LGIB surpassed UGIB as leading source of GI bleeding in HK

20 May 2021 byChristina Lau
LGIB surpassed UGIB as leading source of GI bleeding in HK

Lower gastrointestinal bleeding (LGIB) has surpassed upper gastrointestinal bleeding (UGIB) as the leading source of gastrointestinal bleeding (GIB) in Hong Kong, especially among the elderly, data from patients hospitalized for GIB in all local public hospitals in 2009–2019 have shown.

The study, conducted by researchers from the University of Hong Kong, included 169,699 GIB hospitalization events (nonvariceal UGIB: n=56,884; 33.5 percent) (LGIB: n=74,230; 43.7 percent) during the 10-year study period. LGIB was found to have surpassed UGIB in incidence from 2011 onwards, becoming the leading source of GIB in Hong Kong, with the ratio of UGIB to LGIB decreasing from 1.43 in January 2009 to 0.43 in December 2019. [United European Gastroenterol J 2021;doi:10.1002/ueg2.12067]

The monthly incidence of LGIB fluctuated at around 8.51 per 100,000 person-months and showed a slight decreasing trend (p<0.001) during the study period. However, an increasing trend was observed in those ≥80 years of age, in both male and female. No significant difference in LGIB incidence was observed between the genders (p=0.487).

The monthly incidence of UGIB showed a progressively declining trend, from 10.42 per 100,000 person-months in January 2009 to 3.26 per 100,000 person-months in December 2019 (p<0.001). The incidence increased with age and was the highest in those aged ≥80 years. While men had more UGIB than women (p<0.001), a decreasing incidence was observed in both genders and the decrease was more obvious in those ≥60 years of age.

The researchers also evaluated effects of population prescriptions of aspirin, NSAIDs, proton-pump inhibitors (PPIs), anticoagulants, other antiplatelet drugs, and Helicobacter pylori eradication therapies on trends of GIB. The analysis included prescriptions of oral aspirin, NSAIDs, PPIs, anticoagulants and other antiplatelet drugs, given between January 2009 and December 2018 on an outpatient basis at all hospitals and clinics of the Hospital Authority, as well as the number of patients who had received their first course of clarithromycin-containing triple therapy for H. pylori eradication.
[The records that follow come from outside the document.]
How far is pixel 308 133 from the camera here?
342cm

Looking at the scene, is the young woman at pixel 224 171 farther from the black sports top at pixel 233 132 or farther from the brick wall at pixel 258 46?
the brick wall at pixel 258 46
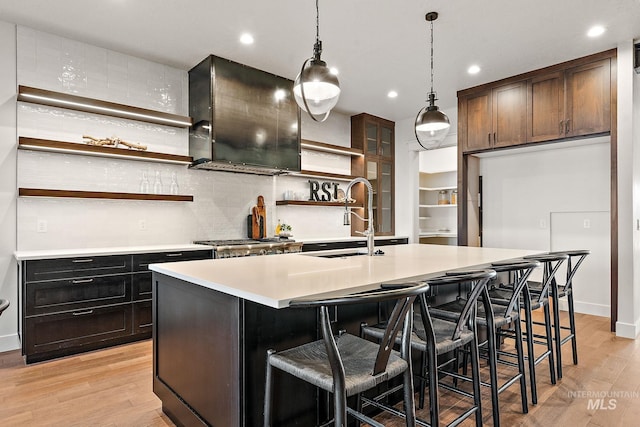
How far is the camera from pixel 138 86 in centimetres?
404

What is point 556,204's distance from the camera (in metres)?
4.72

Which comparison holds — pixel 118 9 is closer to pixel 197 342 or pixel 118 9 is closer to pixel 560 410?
pixel 197 342

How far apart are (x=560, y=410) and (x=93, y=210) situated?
4.08 metres

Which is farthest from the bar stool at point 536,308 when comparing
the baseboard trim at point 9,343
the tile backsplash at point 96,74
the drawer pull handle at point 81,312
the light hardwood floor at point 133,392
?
the baseboard trim at point 9,343

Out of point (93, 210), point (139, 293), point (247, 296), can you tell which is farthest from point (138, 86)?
point (247, 296)

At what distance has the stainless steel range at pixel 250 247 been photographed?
389cm

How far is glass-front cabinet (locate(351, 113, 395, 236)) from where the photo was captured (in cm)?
614

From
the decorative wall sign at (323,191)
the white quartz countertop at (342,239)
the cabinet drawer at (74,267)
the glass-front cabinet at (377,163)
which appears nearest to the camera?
the cabinet drawer at (74,267)

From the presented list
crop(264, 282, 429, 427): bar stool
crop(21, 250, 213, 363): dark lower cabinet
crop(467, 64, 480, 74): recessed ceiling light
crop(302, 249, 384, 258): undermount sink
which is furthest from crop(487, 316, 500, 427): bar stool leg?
crop(467, 64, 480, 74): recessed ceiling light

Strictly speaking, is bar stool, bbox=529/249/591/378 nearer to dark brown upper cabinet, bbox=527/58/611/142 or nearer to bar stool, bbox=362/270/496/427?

The rising trend of aspirin prescription was found to be associated with increases in the incidence of both UGIB (coefficient, 0.06; 95 percent confidence interval [CI], 0.04 to 0.07; p<0.001) and LGIB (coefficient, 0.04; 95 percent CI, -0.05 to 0.03; p<0.001).

In contrast, increasing PPI prescriptions were associated with a decrease in incidence of UGIB (coefficient, -4.58; 95 percent CI, -5.69 to -3.47; p<0.001), but no significant association was found between PPI prescriptions and LGIB incidence (coefficient, -1.01; 95 percent CI, -2.26 to 0.24).
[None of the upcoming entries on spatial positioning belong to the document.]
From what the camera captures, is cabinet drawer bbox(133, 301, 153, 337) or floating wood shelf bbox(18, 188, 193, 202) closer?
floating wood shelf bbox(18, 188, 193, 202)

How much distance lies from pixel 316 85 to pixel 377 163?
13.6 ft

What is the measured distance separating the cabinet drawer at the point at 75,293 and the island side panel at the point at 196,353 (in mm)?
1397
No significant associations were found between prescriptions of NSAIDs, anticoagulants or other antiplatelet drugs and the incidence of either UGIB or LGIB. Likewise, the number of patients who had received H. pylori eradication therapies was not significantly associated with the trend of UGIB.
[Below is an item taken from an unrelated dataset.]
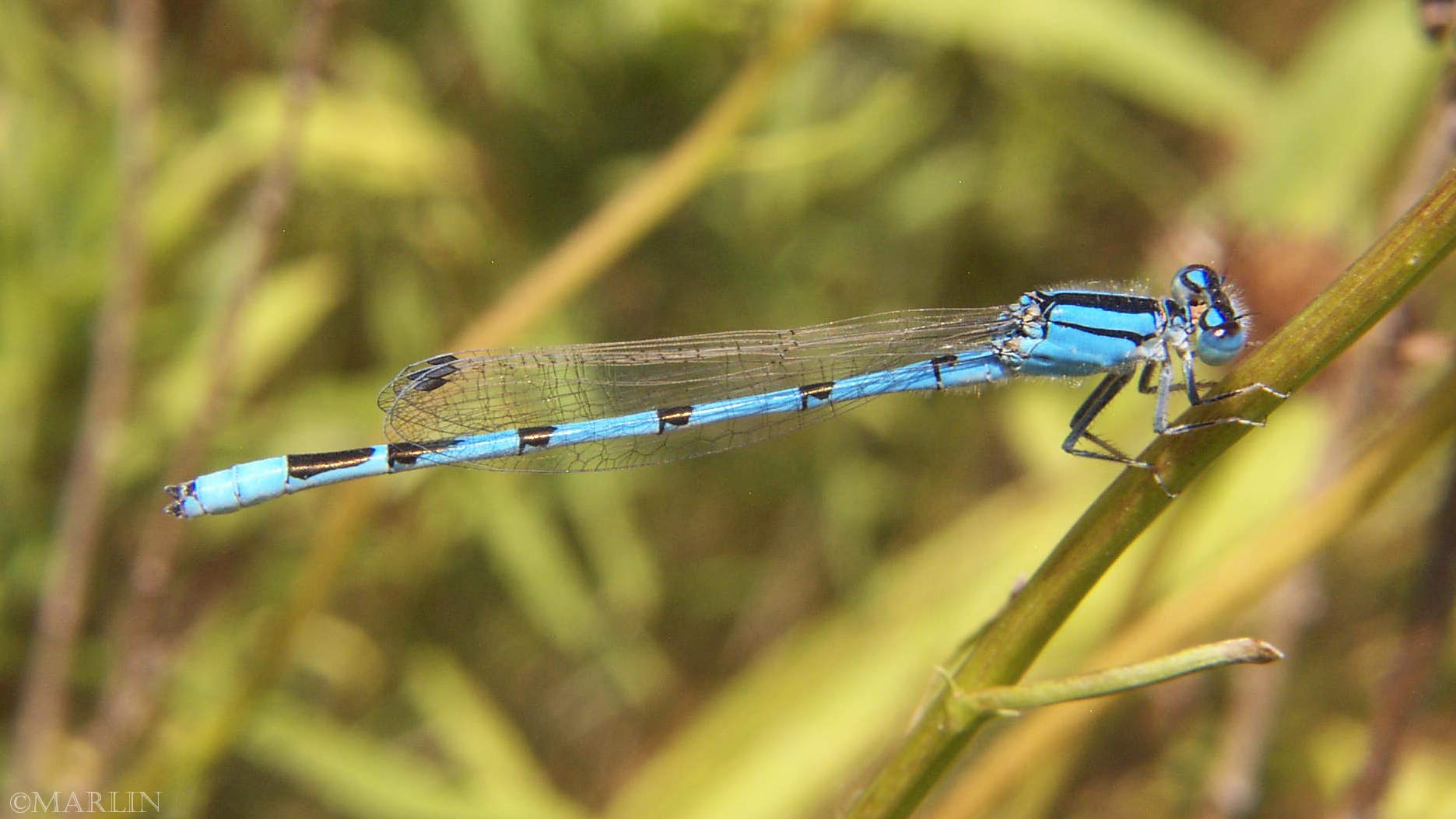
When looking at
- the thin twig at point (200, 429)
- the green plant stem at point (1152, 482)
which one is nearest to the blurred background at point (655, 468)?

“Based on predicted population prescriptions of aspirin and PPIs, [the incidence of] UGIB is predicted to continue to decline in the subsequent 3 years, but [that of] LGIB is predicted to increase, particularly with the increasing use of aspirin,” the researchers wrote.

“An additional 20 percent increase in PPI prescriptions would be associated with a further decrease in the incidence of UGIB, whereas a 20 percent increase in aspirin prescription would increase the incidence,” they noted.